Task: Set every entry down again exactly, omitting none.

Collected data
Content starts
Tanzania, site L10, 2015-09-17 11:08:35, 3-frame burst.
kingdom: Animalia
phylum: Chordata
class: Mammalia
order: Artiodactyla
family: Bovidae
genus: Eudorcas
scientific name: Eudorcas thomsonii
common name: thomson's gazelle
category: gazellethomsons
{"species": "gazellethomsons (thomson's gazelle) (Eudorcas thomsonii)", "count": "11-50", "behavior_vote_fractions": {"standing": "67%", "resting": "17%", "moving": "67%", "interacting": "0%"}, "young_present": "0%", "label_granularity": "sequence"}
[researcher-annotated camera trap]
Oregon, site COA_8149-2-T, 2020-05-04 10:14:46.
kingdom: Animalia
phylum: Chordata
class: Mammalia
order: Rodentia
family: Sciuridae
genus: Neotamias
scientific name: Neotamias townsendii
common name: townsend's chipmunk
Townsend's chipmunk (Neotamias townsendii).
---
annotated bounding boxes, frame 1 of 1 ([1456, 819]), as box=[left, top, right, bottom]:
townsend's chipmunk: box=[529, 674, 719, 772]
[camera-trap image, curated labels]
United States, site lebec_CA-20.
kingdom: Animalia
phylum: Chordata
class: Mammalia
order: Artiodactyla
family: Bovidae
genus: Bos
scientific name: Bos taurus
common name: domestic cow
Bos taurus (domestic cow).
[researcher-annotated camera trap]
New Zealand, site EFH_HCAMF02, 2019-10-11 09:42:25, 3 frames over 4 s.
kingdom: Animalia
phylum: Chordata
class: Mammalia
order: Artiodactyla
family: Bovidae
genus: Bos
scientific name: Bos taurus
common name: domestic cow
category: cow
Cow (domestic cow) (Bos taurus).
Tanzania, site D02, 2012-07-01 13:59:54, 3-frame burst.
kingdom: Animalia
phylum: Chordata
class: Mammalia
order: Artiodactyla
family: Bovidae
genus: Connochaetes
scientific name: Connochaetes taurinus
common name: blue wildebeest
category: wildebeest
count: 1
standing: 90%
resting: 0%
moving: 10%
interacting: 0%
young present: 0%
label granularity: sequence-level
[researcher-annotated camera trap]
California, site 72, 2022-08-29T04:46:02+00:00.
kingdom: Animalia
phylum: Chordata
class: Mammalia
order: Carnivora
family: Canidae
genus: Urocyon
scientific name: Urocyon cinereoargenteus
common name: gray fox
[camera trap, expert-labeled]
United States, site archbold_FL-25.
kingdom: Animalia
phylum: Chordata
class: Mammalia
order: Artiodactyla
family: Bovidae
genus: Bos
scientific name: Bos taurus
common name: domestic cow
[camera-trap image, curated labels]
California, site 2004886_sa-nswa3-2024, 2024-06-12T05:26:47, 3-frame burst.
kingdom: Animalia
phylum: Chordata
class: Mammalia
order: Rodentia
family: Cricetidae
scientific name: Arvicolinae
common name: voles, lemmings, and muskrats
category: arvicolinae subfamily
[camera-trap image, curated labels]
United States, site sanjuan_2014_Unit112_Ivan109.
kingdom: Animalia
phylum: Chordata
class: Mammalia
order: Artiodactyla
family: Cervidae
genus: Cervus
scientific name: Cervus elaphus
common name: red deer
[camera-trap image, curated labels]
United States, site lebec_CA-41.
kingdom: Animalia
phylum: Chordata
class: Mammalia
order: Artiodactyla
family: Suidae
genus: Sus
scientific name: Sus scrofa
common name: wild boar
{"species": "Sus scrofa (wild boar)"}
Content ends
Answer section:
Tanzania, site L10, 2015-09-17 11:08:35, 3-frame burst.
kingdom: Animalia
phylum: Chordata
class: Mammalia
order: Artiodactyla
family: Bovidae
genus: Eudorcas
scientific name: Eudorcas thomsonii
common name: thomson's gazelle
category: gazellethomsons
{"species": "gazellethomsons (thomson's gazelle) (Eudorcas thomsonii)", "count": "11-50", "behavior_vote_fractions": {"standing": "67%", "resting": "17%", "moving": "67%", "interacting": "0%"}, "young_present": "0%", "label_granularity": "sequence"}
[researcher-annotated camera trap]
Oregon, site COA_8149-2-T, 2020-05-04 10:14:46.
kingdom: Animalia
phylum: Chordata
class: Mammalia
order: Rodentia
family: Sciuridae
genus: Neotamias
scientific name: Neotamias townsendii
common name: townsend's chipmunk
Townsend's chipmunk (Neotamias townsendii).
---
annotated bounding boxes, frame 1 of 1 ([1456, 819]), as box=[left, top, right, bottom]:
townsend's chipmunk: box=[529, 674, 719, 772]
[camera-trap image, curated labels]
United States, site lebec_CA-20.
kingdom: Animalia
phylum: Chordata
class: Mammalia
order: Artiodactyla
family: Bovidae
genus: Bos
scientific name: Bos taurus
common name: domestic cow
Bos taurus (domestic cow).
[researcher-annotated camera trap]
New Zealand, site EFH_HCAMF02, 2019-10-11 09:42:25, 3 frames over 4 s.
kingdom: Animalia
phylum: Chordata
class: Mammalia
order: Artiodactyla
family: Bovidae
genus: Bos
scientific name: Bos taurus
common name: domestic cow
category: cow
Cow (domestic cow) (Bos taurus).
Tanzania, site D02, 2012-07-01 13:59:54, 3-frame burst.
kingdom: Animalia
phylum: Chordata
class: Mammalia
order: Artiodactyla
family: Bovidae
genus: Connochaetes
scientific name: Connochaetes taurinus
common name: blue wildebeest
category: wildebeest
count: 1
standing: 90%
resting: 0%
moving: 10%
interacting: 0%
young present: 0%
label granularity: sequence-level
[researcher-annotated camera trap]
California, site 72, 2022-08-29T04:46:02+00:00.
kingdom: Animalia
phylum: Chordata
class: Mammalia
order: Carnivora
family: Canidae
genus: Urocyon
scientific name: Urocyon cinereoargenteus
common name: gray fox
[camera trap, expert-labeled]
United States, site archbold_FL-25.
kingdom: Animalia
phylum: Chordata
class: Mammalia
order: Artiodactyla
family: Bovidae
genus: Bos
scientific name: Bos taurus
common name: domestic cow
[camera-trap image, curated labels]
California, site 2004886_sa-nswa3-2024, 2024-06-12T05:26:47, 3-frame burst.
kingdom: Animalia
phylum: Chordata
class: Mammalia
order: Rodentia
family: Cricetidae
scientific name: Arvicolinae
common name: voles, lemmings, and muskrats
category: arvicolinae subfamily
[camera-trap image, curated labels]
United States, site sanjuan_2014_Unit112_Ivan109.
kingdom: Animalia
phylum: Chordata
class: Mammalia
order: Artiodactyla
family: Cervidae
genus: Cervus
scientific name: Cervus elaphus
common name: red deer
[camera-trap image, curated labels]
United States, site lebec_CA-41.
kingdom: Animalia
phylum: Chordata
class: Mammalia
order: Artiodactyla
family: Suidae
genus: Sus
scientific name: Sus scrofa
common name: wild boar
{"species": "Sus scrofa (wild boar)"}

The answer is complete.